Lubumbashi envoyé spécial
Tout au bout de la longue chaîne du trafic d'armes en Afrique centrale, tout au fond de la brousse, il y a Gédéon. Gédéon Kyungu Kasongo Mutanga de son vrai nom. Pendant des années, «commandant Gédéon» a régné en maître dans le nord de l'immense province du Katanga, au sud-est de la République démocratique du Congo (RDC). Avec ses 2 000 combattants, il a ravagé un vaste triangle autour de Mitwaba, sa ville natale. Gédéon est un chef maï maï, un milicien «irrégulier», comme l'interminable guerre du Congo en a produit des dizaines.

Recueil de données:

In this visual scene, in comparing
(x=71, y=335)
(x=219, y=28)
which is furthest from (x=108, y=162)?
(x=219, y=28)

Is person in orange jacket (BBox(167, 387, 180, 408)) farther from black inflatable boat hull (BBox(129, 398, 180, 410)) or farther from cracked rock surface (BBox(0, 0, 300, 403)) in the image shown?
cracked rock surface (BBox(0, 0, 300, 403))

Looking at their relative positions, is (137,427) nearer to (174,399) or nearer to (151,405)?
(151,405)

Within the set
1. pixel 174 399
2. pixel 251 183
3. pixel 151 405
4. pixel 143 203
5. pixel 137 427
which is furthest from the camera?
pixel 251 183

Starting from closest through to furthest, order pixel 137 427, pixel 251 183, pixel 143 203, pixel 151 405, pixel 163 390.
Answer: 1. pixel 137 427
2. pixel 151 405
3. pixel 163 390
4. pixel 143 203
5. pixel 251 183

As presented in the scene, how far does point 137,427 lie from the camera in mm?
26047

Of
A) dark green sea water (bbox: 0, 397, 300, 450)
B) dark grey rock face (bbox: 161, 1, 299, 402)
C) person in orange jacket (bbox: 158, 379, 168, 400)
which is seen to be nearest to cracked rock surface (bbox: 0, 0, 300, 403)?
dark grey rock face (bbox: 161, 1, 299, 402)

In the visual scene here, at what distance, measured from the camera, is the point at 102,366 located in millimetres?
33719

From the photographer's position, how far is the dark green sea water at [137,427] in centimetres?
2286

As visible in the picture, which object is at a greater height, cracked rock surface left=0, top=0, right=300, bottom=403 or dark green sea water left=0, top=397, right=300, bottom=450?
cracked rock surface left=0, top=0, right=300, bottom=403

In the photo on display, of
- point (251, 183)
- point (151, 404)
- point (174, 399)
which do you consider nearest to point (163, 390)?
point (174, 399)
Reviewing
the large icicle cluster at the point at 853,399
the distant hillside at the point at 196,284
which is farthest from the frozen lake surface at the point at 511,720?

Exercices:
**1.** D'après l'extrait sur le commandant Gédéon, combien de combattants ce chef comptait-il ?
**2.** Poursuivez l'extrait sur le commandant Gédéon après sa dernière phrase.

Réponses:
**1.** Il comptait 2 000 combattants.

**2.**
Testicules humains découpés. Au départ, les Maï Maï sont des guerriers traditionnels combattant avec des arcs et pratiquant des rituels magiques comme l'aspersion d'eau (maï en swahili) sacrée censés les rendre invulnérables. Peu sont ceux à avoir vu le visage de Gédéon, qui reçoit la tête recouverte d'un foulard ne laissant entrevoir que la pointe de sa barbe. Il apparaît torse nu, un pantalon en toile raide de crasse, le cou et les poignets entourés de dizaines de fétiches, dont deux testicules humains découpés sur un ennemi et supposés lui garantir l'invincibilité. Agé d'une quarantaine d'années, Gédéon n'est pas inculte : dans une autre vie, il a fait ses «humanités», l'équivalent du bac, et enseigné en français. Aujourd'hui, il ne s'exprime plus qu'en kiluba, pour lancer d'incompréhensibles imprécations magico-bibliques.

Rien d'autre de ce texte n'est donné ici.